(Source text):
---+---

Catherine Yang

Researchers at the Yale Positron Emission Topography (PET) Research Center have found that there may need to be different treatments for male and female alcoholics. The finding is based on research that shows differences in the number of kappa opioid receptors (KOR) — a receptor that increases likelihood of addiction when active — in male and female brains.

The study looked at nonalcoholic men and women and determined that men have a higher concentration of KOR in all nineteen regions of the brain that were studied. A previous study considering naltrexone (NTX), a drug that treats alcoholism by binding to KOR, found that NTX decreased drinking primarily in men with a family history of alcoholism, but not in women. In this study, the researchers focused on understanding this difference through PET scans. They looked at the amount of KOR in 18 male and nine female brains, which affects the number of sites for NTX to bind to and therefore its performance.

The study ultimately demonstrates a baseline difference between men and women and suggests consequential differences in the ways they should be treated medically, according to the study authors.

“One regimen does not work for everybody,” first author Aishwarya Vijay ’14 MED ’20 said, adding that this research is a “move towards more personalized medicine.”

This move is reflected in the recent push by Carolyn Mazure, director of Women’s Health Research at Yale, to include the gender of research subjects on grant applications. Though studies primarily included men and male animals, Mazure and WHRY have helped establish the requirement that individuals applying for government research grant state whether the research will include both males and female subjects. If the applicant indicates that only one gender will be used, the application will be heavily scrutinized for lack of inclusion, explained Evan Morris, senior author of the study and a professor of psychiatry, biomedical engineering and radiology and biomedical imaging.

Morris added that research on sex differences is a “hot topic” because it has been very underappreciated for years.

“There’s a very good reason for scientists to look for sex differences and to study men and women because we want both men and women to benefit from scientific discovery,” Morris said. “The more we find differences in the kappa opioid system, the more people [will have to develop] drugs that are different for men and women.”

---+---

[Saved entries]

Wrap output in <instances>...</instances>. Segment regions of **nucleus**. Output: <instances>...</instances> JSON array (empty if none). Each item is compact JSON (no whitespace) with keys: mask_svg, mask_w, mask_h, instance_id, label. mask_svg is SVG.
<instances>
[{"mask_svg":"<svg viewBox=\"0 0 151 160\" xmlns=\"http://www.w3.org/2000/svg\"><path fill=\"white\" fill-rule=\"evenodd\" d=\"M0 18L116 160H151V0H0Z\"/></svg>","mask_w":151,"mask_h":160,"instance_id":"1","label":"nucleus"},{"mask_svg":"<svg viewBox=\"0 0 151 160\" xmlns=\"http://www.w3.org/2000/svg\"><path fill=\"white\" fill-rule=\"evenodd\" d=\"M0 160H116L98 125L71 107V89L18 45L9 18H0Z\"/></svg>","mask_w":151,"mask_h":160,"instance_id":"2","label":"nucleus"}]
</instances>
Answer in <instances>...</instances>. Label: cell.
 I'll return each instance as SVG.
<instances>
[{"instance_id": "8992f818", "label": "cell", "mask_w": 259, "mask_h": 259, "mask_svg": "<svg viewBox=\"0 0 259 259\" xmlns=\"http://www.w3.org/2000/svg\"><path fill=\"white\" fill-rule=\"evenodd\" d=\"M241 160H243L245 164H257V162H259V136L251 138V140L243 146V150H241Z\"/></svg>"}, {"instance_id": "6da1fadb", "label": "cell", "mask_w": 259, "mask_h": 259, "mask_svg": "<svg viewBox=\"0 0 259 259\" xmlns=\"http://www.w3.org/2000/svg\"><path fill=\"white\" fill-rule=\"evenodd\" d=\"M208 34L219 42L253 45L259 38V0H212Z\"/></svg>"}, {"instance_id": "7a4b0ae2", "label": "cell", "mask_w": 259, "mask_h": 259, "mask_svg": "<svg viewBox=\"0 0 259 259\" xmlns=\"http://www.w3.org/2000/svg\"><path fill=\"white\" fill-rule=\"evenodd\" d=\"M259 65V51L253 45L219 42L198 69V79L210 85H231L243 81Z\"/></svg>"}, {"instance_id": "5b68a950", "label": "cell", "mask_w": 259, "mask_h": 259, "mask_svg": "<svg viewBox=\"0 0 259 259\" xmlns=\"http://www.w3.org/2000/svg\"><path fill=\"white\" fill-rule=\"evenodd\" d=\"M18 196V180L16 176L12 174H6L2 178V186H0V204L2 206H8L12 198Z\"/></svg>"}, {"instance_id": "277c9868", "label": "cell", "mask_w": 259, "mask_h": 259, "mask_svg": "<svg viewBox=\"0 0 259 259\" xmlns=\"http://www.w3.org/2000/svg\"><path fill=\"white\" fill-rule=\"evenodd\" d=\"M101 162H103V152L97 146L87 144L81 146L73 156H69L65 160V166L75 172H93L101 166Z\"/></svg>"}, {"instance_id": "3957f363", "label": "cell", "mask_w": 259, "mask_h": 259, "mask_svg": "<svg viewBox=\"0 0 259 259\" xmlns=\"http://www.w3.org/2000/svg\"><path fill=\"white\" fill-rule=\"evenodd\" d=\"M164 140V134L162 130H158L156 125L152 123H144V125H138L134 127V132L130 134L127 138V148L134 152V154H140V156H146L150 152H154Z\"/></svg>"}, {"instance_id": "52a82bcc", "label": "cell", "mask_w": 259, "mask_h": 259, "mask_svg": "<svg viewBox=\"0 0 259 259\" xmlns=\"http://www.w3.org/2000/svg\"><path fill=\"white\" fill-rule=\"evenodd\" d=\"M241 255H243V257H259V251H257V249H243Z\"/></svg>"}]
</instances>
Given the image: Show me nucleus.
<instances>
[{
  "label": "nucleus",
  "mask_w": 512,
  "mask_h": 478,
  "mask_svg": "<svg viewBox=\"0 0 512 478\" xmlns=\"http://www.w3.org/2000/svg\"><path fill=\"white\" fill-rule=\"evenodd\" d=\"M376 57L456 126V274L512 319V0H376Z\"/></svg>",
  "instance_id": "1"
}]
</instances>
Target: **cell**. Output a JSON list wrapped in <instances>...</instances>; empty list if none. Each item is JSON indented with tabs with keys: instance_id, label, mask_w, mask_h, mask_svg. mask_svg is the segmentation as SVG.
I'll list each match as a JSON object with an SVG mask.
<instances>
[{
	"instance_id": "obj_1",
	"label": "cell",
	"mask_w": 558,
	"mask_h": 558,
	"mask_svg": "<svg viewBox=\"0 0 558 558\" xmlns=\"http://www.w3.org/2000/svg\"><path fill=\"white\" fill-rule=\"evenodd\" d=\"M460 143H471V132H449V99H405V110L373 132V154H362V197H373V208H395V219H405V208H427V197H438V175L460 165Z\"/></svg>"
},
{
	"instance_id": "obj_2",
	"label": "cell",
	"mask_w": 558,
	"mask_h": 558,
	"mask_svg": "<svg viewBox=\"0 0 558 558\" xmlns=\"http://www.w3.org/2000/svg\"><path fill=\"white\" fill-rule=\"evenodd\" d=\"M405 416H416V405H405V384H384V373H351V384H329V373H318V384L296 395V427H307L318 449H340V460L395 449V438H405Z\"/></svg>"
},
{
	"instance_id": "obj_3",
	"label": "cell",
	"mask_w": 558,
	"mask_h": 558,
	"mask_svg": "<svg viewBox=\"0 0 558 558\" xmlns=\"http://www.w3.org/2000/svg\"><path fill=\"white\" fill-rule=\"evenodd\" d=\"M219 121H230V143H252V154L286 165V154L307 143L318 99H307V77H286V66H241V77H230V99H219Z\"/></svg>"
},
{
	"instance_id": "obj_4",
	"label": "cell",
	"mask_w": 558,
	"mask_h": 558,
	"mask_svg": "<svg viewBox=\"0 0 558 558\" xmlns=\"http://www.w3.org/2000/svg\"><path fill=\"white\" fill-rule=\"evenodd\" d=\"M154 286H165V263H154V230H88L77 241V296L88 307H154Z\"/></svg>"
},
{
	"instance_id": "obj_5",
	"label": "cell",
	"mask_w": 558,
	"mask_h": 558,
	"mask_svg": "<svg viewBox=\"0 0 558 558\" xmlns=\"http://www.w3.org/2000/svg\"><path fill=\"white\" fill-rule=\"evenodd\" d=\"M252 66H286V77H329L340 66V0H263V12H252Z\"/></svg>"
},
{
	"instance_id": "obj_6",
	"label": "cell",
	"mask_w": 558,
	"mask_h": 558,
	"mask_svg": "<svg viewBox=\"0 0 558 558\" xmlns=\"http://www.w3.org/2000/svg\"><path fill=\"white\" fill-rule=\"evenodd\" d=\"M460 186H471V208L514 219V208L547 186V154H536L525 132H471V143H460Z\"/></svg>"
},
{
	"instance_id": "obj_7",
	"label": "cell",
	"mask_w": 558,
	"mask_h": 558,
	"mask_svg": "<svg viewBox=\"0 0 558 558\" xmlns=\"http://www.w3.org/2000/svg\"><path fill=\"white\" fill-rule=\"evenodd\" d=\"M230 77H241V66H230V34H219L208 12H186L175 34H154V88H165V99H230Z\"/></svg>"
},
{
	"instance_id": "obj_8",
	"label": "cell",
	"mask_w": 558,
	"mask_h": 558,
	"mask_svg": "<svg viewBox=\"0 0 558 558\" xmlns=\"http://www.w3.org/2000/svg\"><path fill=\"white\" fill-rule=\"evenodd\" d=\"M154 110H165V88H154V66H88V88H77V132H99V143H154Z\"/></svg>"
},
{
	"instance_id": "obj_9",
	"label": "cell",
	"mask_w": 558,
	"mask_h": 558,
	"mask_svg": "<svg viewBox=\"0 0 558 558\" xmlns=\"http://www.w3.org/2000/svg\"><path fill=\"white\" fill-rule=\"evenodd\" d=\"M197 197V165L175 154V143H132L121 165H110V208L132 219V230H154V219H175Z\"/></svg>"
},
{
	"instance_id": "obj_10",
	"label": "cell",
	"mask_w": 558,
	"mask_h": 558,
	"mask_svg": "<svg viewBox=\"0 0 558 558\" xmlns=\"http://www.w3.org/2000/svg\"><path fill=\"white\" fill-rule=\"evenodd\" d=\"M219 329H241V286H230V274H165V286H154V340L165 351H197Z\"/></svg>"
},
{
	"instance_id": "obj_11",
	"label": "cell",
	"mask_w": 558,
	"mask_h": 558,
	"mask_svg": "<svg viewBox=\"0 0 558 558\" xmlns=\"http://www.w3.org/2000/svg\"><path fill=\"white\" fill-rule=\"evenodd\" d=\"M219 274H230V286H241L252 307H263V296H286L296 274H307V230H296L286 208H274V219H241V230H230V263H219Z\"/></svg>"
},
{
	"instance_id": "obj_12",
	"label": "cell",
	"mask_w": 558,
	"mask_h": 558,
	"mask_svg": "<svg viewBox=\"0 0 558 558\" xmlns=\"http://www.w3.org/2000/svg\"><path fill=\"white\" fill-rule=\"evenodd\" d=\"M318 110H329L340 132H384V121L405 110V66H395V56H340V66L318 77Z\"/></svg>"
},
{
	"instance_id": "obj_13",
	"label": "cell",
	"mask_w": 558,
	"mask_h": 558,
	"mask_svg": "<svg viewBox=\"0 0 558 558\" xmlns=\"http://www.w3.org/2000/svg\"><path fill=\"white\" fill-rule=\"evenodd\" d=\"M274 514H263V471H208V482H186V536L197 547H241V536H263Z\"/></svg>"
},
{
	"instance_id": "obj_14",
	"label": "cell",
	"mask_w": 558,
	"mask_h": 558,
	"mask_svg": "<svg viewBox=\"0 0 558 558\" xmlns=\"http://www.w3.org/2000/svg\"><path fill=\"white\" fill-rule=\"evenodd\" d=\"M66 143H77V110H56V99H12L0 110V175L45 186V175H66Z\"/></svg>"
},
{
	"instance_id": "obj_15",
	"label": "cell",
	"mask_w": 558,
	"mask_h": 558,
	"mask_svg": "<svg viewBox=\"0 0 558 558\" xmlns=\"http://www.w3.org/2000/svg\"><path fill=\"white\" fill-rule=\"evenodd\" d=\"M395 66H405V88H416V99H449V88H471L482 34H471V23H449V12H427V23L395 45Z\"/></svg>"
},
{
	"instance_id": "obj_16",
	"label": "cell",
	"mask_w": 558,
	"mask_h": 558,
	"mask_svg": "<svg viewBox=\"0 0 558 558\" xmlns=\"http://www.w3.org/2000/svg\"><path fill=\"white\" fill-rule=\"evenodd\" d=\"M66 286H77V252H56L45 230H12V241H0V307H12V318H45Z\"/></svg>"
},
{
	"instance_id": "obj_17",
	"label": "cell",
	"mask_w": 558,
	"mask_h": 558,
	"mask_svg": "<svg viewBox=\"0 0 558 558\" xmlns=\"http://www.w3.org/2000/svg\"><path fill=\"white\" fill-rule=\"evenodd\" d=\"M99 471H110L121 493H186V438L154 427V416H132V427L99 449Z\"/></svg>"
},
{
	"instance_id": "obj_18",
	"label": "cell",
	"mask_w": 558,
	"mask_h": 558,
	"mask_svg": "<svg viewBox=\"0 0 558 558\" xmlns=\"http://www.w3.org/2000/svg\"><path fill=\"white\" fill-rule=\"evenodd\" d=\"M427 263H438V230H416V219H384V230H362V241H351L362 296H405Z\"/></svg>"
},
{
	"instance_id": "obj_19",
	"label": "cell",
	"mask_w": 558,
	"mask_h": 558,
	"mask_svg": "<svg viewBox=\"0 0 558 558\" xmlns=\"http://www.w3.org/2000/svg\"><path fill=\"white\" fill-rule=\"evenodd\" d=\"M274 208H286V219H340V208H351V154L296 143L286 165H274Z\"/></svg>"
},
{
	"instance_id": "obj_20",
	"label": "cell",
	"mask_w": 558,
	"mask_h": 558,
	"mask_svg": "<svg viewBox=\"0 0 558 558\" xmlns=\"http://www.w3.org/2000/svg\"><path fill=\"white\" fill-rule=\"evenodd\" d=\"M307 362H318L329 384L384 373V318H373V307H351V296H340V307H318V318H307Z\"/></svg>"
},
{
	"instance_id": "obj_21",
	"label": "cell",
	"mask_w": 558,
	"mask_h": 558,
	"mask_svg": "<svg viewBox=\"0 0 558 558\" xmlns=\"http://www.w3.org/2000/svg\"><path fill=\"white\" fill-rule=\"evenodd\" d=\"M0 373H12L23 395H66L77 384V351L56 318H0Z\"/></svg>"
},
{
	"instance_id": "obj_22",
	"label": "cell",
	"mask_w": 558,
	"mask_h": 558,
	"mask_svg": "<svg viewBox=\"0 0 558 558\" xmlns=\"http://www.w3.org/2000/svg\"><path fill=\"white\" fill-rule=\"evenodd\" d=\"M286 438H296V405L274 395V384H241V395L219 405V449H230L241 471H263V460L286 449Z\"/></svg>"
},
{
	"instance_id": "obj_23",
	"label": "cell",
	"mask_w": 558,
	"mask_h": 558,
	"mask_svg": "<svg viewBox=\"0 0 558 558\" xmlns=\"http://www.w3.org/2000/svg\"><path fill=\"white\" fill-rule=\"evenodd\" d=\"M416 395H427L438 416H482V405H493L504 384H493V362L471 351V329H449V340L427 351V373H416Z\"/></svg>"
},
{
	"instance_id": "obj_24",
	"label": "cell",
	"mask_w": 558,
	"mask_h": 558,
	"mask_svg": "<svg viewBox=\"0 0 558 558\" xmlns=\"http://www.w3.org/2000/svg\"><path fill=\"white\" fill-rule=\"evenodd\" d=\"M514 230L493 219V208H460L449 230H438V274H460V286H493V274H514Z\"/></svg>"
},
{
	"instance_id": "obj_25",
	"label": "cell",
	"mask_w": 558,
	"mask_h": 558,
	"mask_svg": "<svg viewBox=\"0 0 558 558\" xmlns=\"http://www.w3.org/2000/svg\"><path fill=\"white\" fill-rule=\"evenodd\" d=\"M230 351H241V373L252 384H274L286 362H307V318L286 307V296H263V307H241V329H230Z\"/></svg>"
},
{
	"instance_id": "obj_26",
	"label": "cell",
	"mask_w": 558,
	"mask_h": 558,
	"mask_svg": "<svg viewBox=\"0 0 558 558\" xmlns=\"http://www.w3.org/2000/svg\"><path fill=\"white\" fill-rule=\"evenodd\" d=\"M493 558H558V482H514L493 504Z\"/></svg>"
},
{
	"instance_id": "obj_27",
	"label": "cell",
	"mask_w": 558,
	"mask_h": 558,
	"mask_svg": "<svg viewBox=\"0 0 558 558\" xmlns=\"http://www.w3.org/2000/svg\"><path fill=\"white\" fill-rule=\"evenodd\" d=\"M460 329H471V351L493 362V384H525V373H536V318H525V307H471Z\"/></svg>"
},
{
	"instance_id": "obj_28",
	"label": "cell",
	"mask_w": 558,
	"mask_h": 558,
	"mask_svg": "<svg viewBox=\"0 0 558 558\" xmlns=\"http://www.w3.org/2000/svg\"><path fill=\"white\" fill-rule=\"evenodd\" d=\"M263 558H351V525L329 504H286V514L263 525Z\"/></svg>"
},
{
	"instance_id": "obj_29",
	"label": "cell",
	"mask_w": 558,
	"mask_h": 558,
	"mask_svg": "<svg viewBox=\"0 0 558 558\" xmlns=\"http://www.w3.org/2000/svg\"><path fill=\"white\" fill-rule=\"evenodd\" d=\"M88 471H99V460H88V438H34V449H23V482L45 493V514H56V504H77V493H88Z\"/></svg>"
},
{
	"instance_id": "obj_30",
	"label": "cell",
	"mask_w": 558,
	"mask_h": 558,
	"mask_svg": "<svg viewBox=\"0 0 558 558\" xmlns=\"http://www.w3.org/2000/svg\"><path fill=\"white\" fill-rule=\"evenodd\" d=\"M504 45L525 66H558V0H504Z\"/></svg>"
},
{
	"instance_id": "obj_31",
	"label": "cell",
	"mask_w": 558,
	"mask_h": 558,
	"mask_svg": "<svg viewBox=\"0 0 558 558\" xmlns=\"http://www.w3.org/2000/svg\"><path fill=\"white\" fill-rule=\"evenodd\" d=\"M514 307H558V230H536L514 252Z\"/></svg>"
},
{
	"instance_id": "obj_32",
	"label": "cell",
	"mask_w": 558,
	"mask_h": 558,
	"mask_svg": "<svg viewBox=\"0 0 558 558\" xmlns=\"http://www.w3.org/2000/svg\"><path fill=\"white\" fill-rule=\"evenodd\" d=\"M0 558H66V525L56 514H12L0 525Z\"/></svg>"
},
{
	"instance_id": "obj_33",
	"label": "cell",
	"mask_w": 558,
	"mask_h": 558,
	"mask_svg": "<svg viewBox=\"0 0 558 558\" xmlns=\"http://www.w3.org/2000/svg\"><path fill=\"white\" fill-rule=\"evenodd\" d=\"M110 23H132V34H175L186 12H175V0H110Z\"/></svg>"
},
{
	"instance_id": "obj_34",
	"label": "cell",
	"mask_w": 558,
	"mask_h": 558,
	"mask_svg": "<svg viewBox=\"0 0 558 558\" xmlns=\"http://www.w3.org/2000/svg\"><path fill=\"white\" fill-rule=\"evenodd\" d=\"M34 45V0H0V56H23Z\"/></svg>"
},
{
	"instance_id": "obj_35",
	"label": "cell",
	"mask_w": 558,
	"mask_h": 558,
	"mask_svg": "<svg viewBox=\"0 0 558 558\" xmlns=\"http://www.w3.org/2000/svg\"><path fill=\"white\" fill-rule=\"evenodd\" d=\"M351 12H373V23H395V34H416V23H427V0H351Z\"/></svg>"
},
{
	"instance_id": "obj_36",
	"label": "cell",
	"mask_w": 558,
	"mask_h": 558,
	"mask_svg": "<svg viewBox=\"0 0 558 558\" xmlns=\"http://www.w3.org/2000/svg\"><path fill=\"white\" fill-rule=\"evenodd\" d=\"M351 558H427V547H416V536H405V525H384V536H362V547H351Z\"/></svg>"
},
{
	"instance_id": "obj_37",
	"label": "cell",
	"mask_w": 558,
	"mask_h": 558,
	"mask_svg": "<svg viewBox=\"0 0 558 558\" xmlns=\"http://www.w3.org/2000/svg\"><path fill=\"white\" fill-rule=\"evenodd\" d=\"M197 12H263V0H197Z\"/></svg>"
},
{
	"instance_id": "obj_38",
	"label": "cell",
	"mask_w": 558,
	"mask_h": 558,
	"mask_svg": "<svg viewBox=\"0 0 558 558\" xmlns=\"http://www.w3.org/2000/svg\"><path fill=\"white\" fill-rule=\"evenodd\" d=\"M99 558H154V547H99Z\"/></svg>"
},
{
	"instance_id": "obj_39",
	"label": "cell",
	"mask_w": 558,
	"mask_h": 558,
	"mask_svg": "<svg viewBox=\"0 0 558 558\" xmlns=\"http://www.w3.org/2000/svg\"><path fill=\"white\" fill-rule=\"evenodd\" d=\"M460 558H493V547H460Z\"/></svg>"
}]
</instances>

---+---

(Explore the material):
A. Transcribe a passage from the alcoholism treatment article, beginning at the words "This move is" and ending after the words "underappreciated for years.".
B. Pick up the article on sex differences in kappa opioid receptors where it stops and continue it.

(Per-task outputs):
A.
This move is reflected in the recent push by Carolyn Mazure, director of Women’s Health Research at Yale, to include the gender of research subjects on grant applications. Though studies primarily included men and male animals, Mazure and WHRY have helped establish the requirement that individuals applying for government research grant state whether the research will include both males and female subjects. If the applicant indicates that only one gender will be used, the application will be heavily scrutinized for lack of inclusion, explained Evan Morris, senior author of the study and a professor of psychiatry, biomedical engineering and radiology and biomedical imaging.

Morris added that research on sex differences is a “hot topic” because it has been very underappreciated for years.

B.
This specific study was conducted with the aid of a PET scanner, which allows researchers to do biochemistry in the living human brain. Senior author Yiyun Henry Huang, a professor of radiology and biomedical imaging at Yale, became the first person to develop a tracer labeled with a short-lived radioactive isotope specifically designed to attach to KOR. This tracer was injected into the brains of the volunteers, whose brains were then scanned by looking at the radioactivity present in the brain for given periods of time.

The amount of KOR in a certain area was determined by the persistence of the radioactivity, which is different between tracers bound and not bound to KOR because non-bound tracers will decay faster than those that are bound. High persistence of radioactivity equates to a larger amount of KOR in that region of the brain. Once they analyzed the data, researchers found that there was a higher KOR concentration in male brains than female brains in all 19 regions of interest and an especially large difference in nine of those regions.

The researchers also looked at the differences between NTX effects on KOR in male and female alcoholics, both with family history of alcoholism and without, but this research has not yet been published, Morris said.

Vijay said she also hopes the study will shine light on the fact that “there is molecular basis in the sex differences of addiction” beyond the psychosocial reasons usually recognized by the general public.

“This study has the potential to change the way we think about addiction,” she added.

According to the Centers for Disease Control and Prevention, excessive alcohol consumption is responsible for about 88,000 deaths annually and is estimated to have cost the United States $223.5 billion in 2006.